One category, he says, is deficient and defective in
certain faculties, endowments and qualifications,
relating to knowledge, discernment, judgment and
understanding. The other category is distinguished by
this very ability and qualification. But it is not an
endowment given subsequent to new birth. Rather is it
inherent in new birth, and a constituent of the new life.
It is “he that IS spiritual”; he that is
a certain kind of being. This being is said to have been
born of the Spirit as differing from born of the flesh,
begotten of God, as differing from by the will of man.
This difference is the result of an advent.

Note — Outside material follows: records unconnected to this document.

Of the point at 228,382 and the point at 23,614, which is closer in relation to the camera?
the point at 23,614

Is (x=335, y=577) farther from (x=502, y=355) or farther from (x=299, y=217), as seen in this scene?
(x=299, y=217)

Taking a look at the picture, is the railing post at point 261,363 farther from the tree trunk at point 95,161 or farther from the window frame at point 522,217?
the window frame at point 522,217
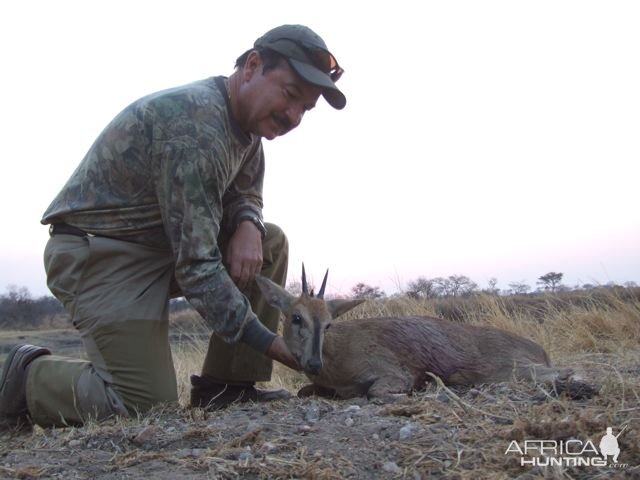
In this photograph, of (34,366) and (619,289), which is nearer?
(34,366)

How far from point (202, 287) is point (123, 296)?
2.44ft

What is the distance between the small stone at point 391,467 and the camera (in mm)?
2906

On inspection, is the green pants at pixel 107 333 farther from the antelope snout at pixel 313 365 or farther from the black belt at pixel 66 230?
the antelope snout at pixel 313 365

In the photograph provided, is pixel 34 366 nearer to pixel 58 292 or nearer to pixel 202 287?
pixel 58 292

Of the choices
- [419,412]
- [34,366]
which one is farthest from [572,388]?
[34,366]

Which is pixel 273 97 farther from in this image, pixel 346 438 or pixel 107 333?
pixel 346 438

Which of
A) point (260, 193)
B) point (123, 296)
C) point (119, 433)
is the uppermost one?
point (260, 193)

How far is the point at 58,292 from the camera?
491 cm

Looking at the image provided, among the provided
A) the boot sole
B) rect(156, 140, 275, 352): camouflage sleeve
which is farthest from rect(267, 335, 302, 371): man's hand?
the boot sole

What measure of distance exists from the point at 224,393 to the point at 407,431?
2.30 meters

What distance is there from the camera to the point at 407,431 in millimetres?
3324

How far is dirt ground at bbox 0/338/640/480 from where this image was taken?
9.56 ft

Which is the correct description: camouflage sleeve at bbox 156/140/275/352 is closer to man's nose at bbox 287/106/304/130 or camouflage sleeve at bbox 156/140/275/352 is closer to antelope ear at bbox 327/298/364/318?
man's nose at bbox 287/106/304/130

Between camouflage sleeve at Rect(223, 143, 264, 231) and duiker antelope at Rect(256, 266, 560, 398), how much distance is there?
533 millimetres
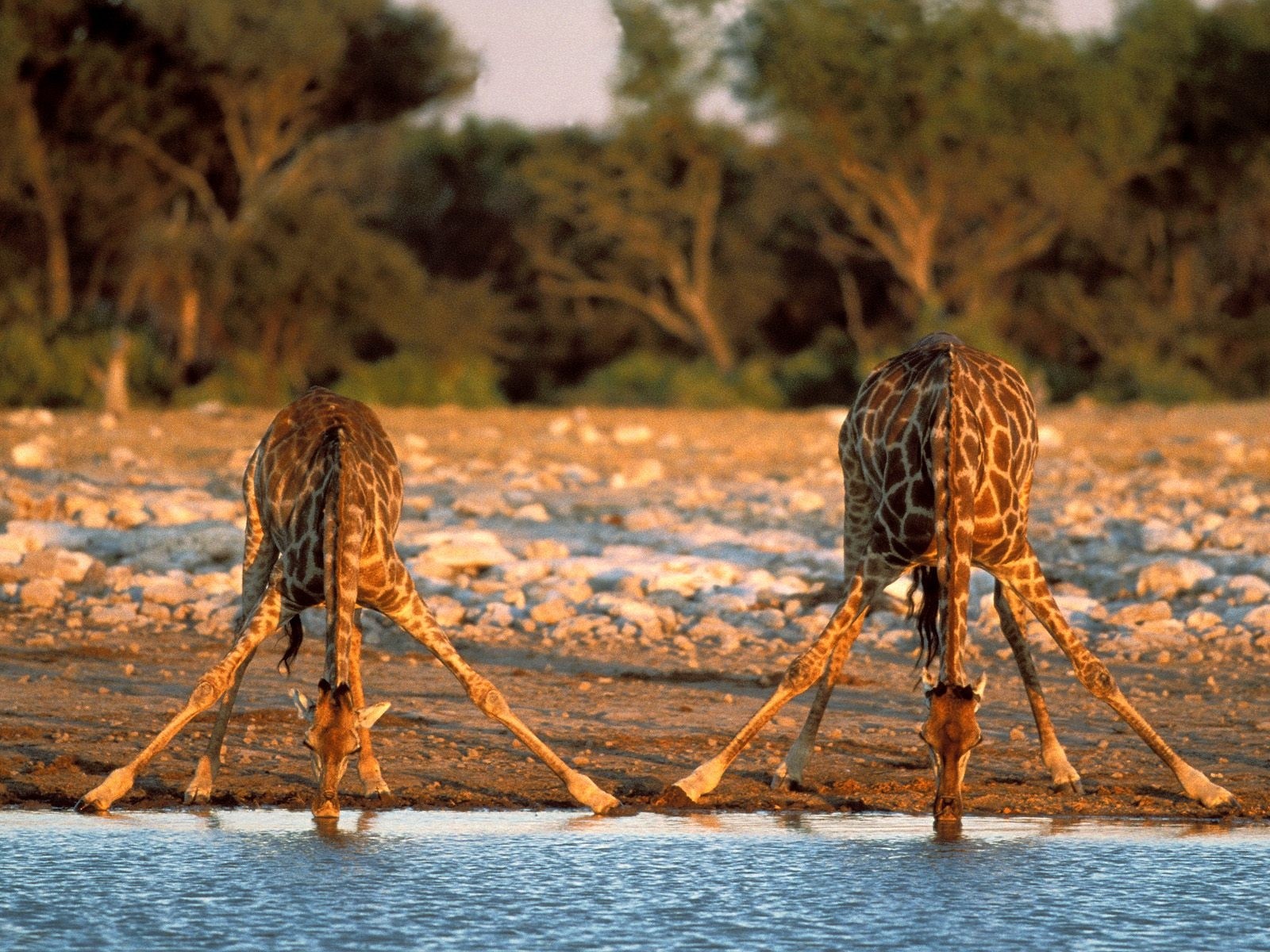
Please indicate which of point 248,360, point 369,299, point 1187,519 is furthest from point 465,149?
point 1187,519

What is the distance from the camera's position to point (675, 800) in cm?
703

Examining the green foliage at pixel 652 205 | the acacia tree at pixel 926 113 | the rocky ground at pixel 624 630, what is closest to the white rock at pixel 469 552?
the rocky ground at pixel 624 630

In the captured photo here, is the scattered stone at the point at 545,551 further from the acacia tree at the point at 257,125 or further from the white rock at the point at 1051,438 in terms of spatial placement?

It is the
advent of the Holy Spirit INTO the spirit of the
committed believer. Surely, it stands to reason that the
indwelling presence of such a one as “the Spirit of
the living God”, God the Holy Spirit, is meant to be
more than a passive, inactive, unenlightening, unendowing
power and intelligence.


It is
a very gratifying thing to see people changing and
adjusting their lives, their conduct, their manner of
speech and dress, their habits, their attitudes, etc.,
not because the law has been laid down to them by others
— be he preacher or some other person — but
because the Holy Spirit within has spoken and made His
mind known to them concerning such matters. There are
numerous matters in the Scriptures concerning which there
are most flagrant contradictions in so many Christians
that we might well ask the question, “Where is the
Holy Spirit in them?”


This
is the BASIS of everything “as it was in the
beginning”. This is what came in with the advent of
the Holy Spirit. This is what was intended and taught to
be the very nature of the new dispensation.


Not
that it was universally and perfectly lived up to, even
in those times but it was truly there, accounting for
very big and drastic changes in lives, even in the
apostles themselves. This, more than the outward
happening, was the true nature and power of “The
Acts of the Holy Spirit”; which is a truer title to
the book called “The Acts of the apostles”.


This
bedrock principle worked out in every connection and
direction, as to Christ Himself, the church, procedure,
function, work, and so on. And it is our purpose to show
this, as we are enabled by the same Spirit, for we are
convinced that this is “as it was in the
beginning”.


Sometimes
we hear people say, “Oh, don’t look back to the
past and to what has been. Look on to God’s new
thing”; and they quote Paul in saying, “Leaving
the things which are behind”. This is very
superficial talk, to say the least of it. It can be very
dangerous and misleading. Provided that there has been no
departure, no forsaking, no loss, no relinquishing of
anything that was of God, and that the foundation
“principles” still obtain WITH WHAT THEY
MEAN
, there is room for the exhortation:
“Let us go on to full growth, not laying again the
foundation…” (Heb. 6:1-6). But the New
Testament, the risen Lord, the Spirit, have strong things
to say regarding “repenting and doing the FIRST works”
(Rev. 2:5), and the Lord has to sadly remind of a
position from which His people have departed, and call
them back to their beginnings.


There WAS
that which — grievously — is NOT now.